In some cases, bone marrow transplantation may be necessary during treatment to be able to replace the marrow that is unable to produce healthy red blood cells.

This type of anemia is more common in people of North African and Mediterranean populations. In Brazil, it is much more common in the black population.

Megaloblastic anemia

Megaloblastic anemia occurs when red blood cells (red blood cells) are larger than normal, as the cytoplasm does not divide properly, usually due to the lack of necessary nutrients, due to a deficiency of vitamin B12 or vitamin B9 ( folic acid )

In addition to the variation in size, they are also less resistant and end up dying before the expected time.

This type of anemia is installed in the individual’s body due to the damage that the deficiency of these vitamins causes, because without them the body is not able to correctly perform the synthesis of thymine.

Thus, chromosomes are unable to duplicate and there is no cell division process (mitosis).

People with this condition may experience symptoms such as stomachache, tiredness ,  hair loss, mouth sores, in addition to the common symptoms of anemia, such as dizziness , weakness, dryness of the mucous membranes and pallor.

Pernicious anemia

The  pernicious anemia  is a type of megaloblastic anemia, which occurs when there is the absence of intrinsic factor (a substance produced by the stomach that aids in the digestion of food and B12 absorption in the gut).

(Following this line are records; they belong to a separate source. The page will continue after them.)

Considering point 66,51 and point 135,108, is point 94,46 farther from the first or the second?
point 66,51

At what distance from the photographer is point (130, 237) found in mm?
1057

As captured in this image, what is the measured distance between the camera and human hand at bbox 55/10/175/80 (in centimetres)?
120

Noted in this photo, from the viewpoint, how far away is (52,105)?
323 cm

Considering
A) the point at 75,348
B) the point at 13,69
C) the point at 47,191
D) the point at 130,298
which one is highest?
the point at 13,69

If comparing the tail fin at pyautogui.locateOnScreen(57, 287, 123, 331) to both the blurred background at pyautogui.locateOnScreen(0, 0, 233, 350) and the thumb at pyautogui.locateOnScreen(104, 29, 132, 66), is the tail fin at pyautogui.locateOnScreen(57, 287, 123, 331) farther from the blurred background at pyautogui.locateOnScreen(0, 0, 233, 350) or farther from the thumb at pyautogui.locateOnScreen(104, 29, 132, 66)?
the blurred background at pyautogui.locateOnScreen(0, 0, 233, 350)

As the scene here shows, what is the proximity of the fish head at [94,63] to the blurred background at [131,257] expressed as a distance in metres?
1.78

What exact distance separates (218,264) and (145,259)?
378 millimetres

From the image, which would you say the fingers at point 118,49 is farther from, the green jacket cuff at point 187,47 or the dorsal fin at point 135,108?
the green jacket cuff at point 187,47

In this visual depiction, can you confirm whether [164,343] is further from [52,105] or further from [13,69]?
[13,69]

Without the vitamin, red blood cells are produced incorrectly, dying prematurely, configuring the anemic condition.

Autoimmune factors, overuse of antacids, bariatric surgery or gastric changes may be responsible for the manifestation of the pernicious type.

Hemolytic anemias

There are different forms of hemolytic anemia, but it is characterized by the difficulty of the bone marrow in producing red blood cells that, for different reasons, are being destroyed before the appropriate time.

This can happen due to certain infectious, autoimmune, genetic or hereditary diseases, such as hereditary spherocytosis (abnormal shape of red blood cells) and the deficiency of Glucose 6 Phosphate Dehydrogenase or G6PD (which facilitates the rupture of red blood cells), for example.

In the case of autoimmune hemolytic anemia, the patient’s own immune system understands red blood cells as invaders. Thus, they produce antibodies that attack and destroy them ahead of time.

In this type, treatment depends on the cause. In autoimmune manifestation, for example, treatment with drugs that inhibit the immune system may be necessary.

Anemia of the newborn

Newborns can also suffer from anemia. The main cause of this type of problem is a disease called  fetal erythroblastosis , or Rh incompatibility.

Rh, or Rh factor, is an antigen present in the blood, which receives a positive or negative classification. When someone has the antigen naturally it is considered Rh + (positive). People who do not have this Rh factor naturally are classified as Rh- (negative).

When the baby’s positive Rh comes in contact with the mother’s negative Rh, the pregnant woman’s immune system may end up producing antibodies to defend herself against these antigens from the fetus, by understanding them as foreign bodies.

This defense system reaction is called  Rh awareness .

Because of this conflict between the mother’s and baby’s antigens, the newborn can suffer from anemia, because antibodies can cross the placenta to the fetus, causing the destruction of red blood cells.

To defend against this anemia, the newborn’s body reacts by producing immature red blood cells, called erythroblasts. This is a condition that can pose serious risks to the baby’s health.

This Rh incompatibility rarely causes problems during the first pregnancy. However, by becoming more aware, the risks in future pregnancies are greater.

Anemia due to chronic diseases

It can be caused by the presence of autoimmune diseases ,  cancer , infectious diseases, chronic kidney failure and other pathologies such as  HIV / AIDS ,  rheumatoid arthritis  and  Crohn’s disease .

Under these conditions, patients are at a greater risk of having a low production of red blood cells.